§ **Blocco di testo**
+---+

La macrosomia fetale si manifesta quando un bambino arriva al termine della gravidanza con un peso superiore di 4,5 chilogrammi: in questi casi il parto può essere più difficile rispetto alla normalità e il bambino rischia non solo lesioni durante il parto, ma anche la morte fetale. La macrosomia fetale aumenta anche il rischio di problemi di salute dopo la nascita.

La macrosomia fetale, molto difficile da riconoscere durante i nove mesi di gravidanza, potrebbe essere suggerita da alcuni fattori: il problema potrebbe manifestarsi con l’altezza fundal, cioè la distanza dal punto più alto dell’utero all’osso pubico, troppo elevata, con un quantitativo eccessivo di liquido amniotico. Due fattori che potrebbero indicare la presenza di macrosomia fetale.

Il disturbo, che può svilupparsi per fattori genetici o se la mamma soffre di obesità (o se si aumenta troppo di peso durante la gravidanza) o diabete, si presenta maggiormente nei maschi e il rischio aumenta ad ogni gravidanza, anche se la gravidanza è in ritardo o la mamma ha più di 35 anni.

Cosa fare se il vostro ginecologo sospetta la presenza di macrosomia fetale? Il medico potrebbe consigliarvi un parto cesareo, per permettere al piccolo di nascere in sicurezza e con meno complicazioni. Il disturbo si può prevenire, assumendo uno stile di vita sano prima e durante la gravidanza: il peso deve essere controllato, l’alimentazione deve essere sana e bilanciata e se si ha il diabete bisogna gestirlo in maniera ottimale. E non dimenticatevi di fare anche un po’ di sport!

+---+

§ **Dati esercizio**
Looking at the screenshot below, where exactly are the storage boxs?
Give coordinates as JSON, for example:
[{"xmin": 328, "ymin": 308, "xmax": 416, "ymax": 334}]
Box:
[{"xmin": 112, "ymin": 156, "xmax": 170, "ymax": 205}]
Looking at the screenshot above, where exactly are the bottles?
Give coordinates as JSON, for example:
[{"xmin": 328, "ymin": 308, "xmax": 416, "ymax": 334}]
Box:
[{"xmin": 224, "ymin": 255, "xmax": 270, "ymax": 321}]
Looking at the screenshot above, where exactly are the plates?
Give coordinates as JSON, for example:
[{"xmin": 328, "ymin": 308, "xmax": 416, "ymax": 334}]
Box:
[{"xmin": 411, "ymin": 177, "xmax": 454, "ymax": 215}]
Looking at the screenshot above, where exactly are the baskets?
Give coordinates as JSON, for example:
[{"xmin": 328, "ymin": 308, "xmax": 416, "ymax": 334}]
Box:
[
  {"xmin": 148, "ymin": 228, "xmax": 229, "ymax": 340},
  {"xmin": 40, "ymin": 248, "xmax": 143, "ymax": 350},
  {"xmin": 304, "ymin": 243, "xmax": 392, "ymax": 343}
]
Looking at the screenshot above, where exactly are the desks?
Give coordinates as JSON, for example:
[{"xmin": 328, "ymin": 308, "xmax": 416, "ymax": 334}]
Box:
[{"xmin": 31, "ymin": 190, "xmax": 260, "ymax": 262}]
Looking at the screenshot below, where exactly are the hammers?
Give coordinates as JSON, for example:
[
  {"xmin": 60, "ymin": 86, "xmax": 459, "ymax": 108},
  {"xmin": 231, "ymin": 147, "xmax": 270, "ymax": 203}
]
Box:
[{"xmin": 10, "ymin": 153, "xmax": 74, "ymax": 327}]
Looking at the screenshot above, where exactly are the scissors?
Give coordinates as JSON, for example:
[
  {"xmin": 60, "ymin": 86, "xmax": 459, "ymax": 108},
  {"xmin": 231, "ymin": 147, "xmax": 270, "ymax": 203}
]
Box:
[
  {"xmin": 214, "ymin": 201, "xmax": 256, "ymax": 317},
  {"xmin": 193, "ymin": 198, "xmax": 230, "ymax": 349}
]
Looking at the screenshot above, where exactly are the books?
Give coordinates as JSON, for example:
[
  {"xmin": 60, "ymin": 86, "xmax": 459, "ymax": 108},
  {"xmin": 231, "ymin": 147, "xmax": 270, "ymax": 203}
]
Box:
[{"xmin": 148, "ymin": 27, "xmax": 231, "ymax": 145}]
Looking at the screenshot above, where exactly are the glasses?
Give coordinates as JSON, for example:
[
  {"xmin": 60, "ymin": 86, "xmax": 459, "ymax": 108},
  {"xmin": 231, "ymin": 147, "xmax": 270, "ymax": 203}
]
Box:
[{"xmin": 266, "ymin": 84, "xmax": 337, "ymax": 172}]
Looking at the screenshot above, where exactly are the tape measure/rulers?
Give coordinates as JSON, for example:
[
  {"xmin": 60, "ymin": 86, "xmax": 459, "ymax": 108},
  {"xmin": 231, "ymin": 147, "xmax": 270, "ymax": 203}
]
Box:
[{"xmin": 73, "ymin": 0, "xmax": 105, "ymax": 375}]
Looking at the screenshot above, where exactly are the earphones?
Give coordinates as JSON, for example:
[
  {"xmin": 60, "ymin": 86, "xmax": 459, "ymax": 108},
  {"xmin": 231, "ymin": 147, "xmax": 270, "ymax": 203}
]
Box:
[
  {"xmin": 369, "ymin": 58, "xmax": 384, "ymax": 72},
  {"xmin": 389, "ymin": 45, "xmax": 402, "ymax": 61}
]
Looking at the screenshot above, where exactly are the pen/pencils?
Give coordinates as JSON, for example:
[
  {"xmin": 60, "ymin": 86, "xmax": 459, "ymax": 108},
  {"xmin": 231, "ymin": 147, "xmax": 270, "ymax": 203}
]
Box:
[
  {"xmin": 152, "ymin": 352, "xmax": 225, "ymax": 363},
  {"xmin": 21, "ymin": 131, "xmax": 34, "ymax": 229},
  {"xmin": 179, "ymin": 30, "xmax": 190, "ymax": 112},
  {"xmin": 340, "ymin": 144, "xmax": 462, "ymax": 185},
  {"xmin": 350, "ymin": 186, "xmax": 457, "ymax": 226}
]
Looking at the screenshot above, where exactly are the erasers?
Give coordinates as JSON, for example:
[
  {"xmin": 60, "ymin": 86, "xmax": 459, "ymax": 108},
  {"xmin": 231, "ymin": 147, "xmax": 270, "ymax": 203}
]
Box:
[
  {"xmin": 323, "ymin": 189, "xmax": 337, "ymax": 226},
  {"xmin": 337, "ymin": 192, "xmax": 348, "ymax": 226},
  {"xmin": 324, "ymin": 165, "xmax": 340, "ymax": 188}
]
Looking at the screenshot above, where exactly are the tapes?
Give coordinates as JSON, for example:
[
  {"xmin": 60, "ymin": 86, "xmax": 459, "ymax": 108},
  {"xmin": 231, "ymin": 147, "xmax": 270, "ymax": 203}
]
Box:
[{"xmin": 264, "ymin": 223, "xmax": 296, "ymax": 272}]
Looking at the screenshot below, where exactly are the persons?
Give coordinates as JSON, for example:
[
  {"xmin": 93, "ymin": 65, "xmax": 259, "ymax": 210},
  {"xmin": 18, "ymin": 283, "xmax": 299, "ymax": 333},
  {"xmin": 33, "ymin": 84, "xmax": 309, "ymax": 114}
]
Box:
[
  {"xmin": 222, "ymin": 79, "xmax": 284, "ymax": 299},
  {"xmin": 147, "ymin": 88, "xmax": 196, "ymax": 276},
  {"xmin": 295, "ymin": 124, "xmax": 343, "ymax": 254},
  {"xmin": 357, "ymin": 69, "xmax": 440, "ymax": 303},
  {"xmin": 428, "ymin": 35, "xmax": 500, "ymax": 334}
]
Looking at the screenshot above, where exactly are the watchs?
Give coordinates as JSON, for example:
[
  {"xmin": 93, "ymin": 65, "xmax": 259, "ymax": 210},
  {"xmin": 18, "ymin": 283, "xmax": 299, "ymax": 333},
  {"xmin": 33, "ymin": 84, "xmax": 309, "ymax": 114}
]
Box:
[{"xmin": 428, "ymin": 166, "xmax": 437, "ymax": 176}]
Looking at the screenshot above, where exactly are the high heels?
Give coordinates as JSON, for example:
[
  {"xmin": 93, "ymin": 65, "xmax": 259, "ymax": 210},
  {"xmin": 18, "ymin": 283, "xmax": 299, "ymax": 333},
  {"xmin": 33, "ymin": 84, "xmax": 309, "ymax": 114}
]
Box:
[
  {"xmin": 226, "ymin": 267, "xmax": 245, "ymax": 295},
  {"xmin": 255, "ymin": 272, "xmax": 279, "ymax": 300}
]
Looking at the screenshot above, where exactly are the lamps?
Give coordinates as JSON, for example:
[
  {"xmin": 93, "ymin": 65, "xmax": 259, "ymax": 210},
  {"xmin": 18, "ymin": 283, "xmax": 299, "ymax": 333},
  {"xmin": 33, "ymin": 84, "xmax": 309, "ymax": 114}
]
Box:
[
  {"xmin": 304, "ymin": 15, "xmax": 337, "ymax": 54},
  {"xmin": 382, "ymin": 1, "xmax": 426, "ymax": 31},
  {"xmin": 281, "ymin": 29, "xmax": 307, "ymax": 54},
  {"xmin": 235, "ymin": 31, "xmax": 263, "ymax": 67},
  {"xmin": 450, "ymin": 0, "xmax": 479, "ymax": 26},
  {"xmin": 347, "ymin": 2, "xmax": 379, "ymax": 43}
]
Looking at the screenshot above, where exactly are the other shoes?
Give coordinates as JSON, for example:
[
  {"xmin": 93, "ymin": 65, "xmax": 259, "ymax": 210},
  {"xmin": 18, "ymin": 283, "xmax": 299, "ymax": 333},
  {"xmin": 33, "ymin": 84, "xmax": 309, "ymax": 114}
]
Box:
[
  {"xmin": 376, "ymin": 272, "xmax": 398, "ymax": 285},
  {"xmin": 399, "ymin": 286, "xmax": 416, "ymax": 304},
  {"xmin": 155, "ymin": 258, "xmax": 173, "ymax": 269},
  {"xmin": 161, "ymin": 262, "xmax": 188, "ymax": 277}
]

+---+

§ **Come procedere**
Riscrivi il testo sulla macrosomia fetale da "La macrosomia fetale si" fino a "di macrosomia fetale." compreso, cambiando "chilogrammi" in "kg".

§ **Soluzione esercizio**
La macrosomia fetale si manifesta quando un bambino arriva al termine della gravidanza con un peso superiore di 4,5 kg: in questi casi il parto può essere più difficile rispetto alla normalità e il bambino rischia non solo lesioni durante il parto, ma anche la morte fetale. La macrosomia fetale aumenta anche il rischio di problemi di salute dopo la nascita.

La macrosomia fetale, molto difficile da riconoscere durante i nove mesi di gravidanza, potrebbe essere suggerita da alcuni fattori: il problema potrebbe manifestarsi con l’altezza fundal, cioè la distanza dal punto più alto dell’utero all’osso pubico, troppo elevata, con un quantitativo eccessivo di liquido amniotico. Due fattori che potrebbero indicare la presenza di macrosomia fetale.